The discovery alters what scientists
had previously thought about the volcano


By Helen Altonn
haltonn@starbulletin.com

A research team led by a University of Hawaii seismologist has discovered an active fault zone more than 18 miles beneath the Big Island's Kilauea volcano.

The finding significantly changes the picture of the volcano's deep structure, said Cecily Wolfe, of the Institute of Geophysics and Planetology, lead researcher.

Deep earthquakes are known to happen under Kilauea, but the fault zone is a surprise, she said.

The classic interpretation, presented in many textbooks, was that the mantle earthquakes outlined a magma conduit to the volcano's surface, she said.

"Imagine the magma has to come up to get to the volcano. People hypothesized that it comes up through the conduit, and around the conduit are all these cracks they believed were (caused by) earthquakes."

Wolfe's research colleagues were Paul Okubo, of the U.S. Geological Survey's Hawaiian Volcano Observatory, and Peter Shearer, seismologist at Scripps Institute of Oceanography, University of California-San Diego.

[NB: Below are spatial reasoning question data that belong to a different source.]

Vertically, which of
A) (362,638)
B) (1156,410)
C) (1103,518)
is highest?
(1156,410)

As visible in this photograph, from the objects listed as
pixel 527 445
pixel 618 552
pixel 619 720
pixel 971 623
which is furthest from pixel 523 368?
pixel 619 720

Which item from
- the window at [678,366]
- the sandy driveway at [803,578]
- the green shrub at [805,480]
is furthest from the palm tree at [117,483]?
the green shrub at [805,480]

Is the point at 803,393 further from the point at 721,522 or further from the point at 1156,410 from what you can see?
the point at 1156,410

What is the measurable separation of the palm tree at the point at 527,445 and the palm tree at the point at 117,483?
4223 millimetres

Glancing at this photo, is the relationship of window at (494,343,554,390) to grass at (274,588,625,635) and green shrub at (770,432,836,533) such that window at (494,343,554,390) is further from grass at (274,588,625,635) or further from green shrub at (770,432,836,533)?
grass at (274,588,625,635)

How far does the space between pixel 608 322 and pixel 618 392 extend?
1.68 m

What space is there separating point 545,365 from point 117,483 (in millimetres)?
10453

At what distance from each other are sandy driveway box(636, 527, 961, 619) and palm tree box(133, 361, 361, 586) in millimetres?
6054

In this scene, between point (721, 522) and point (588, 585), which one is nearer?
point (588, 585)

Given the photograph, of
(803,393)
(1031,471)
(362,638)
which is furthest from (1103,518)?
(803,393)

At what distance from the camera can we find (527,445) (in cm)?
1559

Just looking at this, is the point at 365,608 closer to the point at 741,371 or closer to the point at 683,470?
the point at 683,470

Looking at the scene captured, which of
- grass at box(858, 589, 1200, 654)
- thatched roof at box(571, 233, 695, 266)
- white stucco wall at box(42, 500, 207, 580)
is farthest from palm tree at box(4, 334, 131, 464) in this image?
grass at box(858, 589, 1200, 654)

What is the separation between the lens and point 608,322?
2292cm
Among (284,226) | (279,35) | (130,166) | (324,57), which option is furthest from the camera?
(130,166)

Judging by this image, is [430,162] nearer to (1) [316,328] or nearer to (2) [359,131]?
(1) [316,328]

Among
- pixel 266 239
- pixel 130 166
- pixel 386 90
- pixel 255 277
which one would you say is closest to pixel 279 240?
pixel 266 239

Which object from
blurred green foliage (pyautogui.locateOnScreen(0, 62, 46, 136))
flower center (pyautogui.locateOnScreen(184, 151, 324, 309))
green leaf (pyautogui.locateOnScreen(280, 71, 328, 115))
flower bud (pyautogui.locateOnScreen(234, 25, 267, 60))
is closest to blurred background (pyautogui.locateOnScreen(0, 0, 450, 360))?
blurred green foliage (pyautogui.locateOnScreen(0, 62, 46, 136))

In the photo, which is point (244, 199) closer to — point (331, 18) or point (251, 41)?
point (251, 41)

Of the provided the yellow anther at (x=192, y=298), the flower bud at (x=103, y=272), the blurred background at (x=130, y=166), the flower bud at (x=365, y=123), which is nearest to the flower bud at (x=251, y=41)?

Their study appears in today's publication of the journal Science.

"One reviewer said the results are really quite amazing," Wolfe said. "For years, scientists had a classic view of what Kilauea is. Yes, there are deep earthquakes but the pattern is completely different."

The researchers applied sophisticated new techniques to analyze 14,604 seismic events around Hawaii recorded by the Volcano Observatory from 1988 to 1998.

Wolfe said the techniques sharpened the picture, like looking through a focused lens instead of an unfocused one. "You could see the leaves on the bush."

What the team saw was evidence of earthquakes on a deep fault zone, more than 6 miles long, she said.

"In fact, we found several fault zones in the mantle around Hawaii."

Although these deep fault zones cause earthquakes, she does not believe they pose a hazard.

"They don't cause big earthquakes -- not big enough for us to worry about."

She said they are "little bitty faults" compared, for example, to the San Andreas Fault.

A magnitude-5.3 earthquake occurred on the Kilauea fault zone in 1994 but was not big enough to do any damage, nor was it known then to be a fault zone, she said.

However, that earthquake was key to helping identify the deep fault zone, she said.

Wolfe believes the Kilauea fault zone is the most active of all those around Hawaii because it is near an erupting volcano. Kilauea's Puu Oo-Kupaianaha eruption has continued since 1983.

"Magma does generate stresses that help keep the fault zone as active as it is."

Both the weight of the erupting volcano above and the magma moving up from below are contributing factors, she said.

"The area under Hawaii is experiencing a lot of force."

Wolfe said she is continuing her research on a broader scale, looking at fault zones found in many places in the earth's mantle around Hawaii.

"I saw this as an opportunity to work on these very interesting earthquakes studied many years before," she said. "People hadn't applied these new techniques."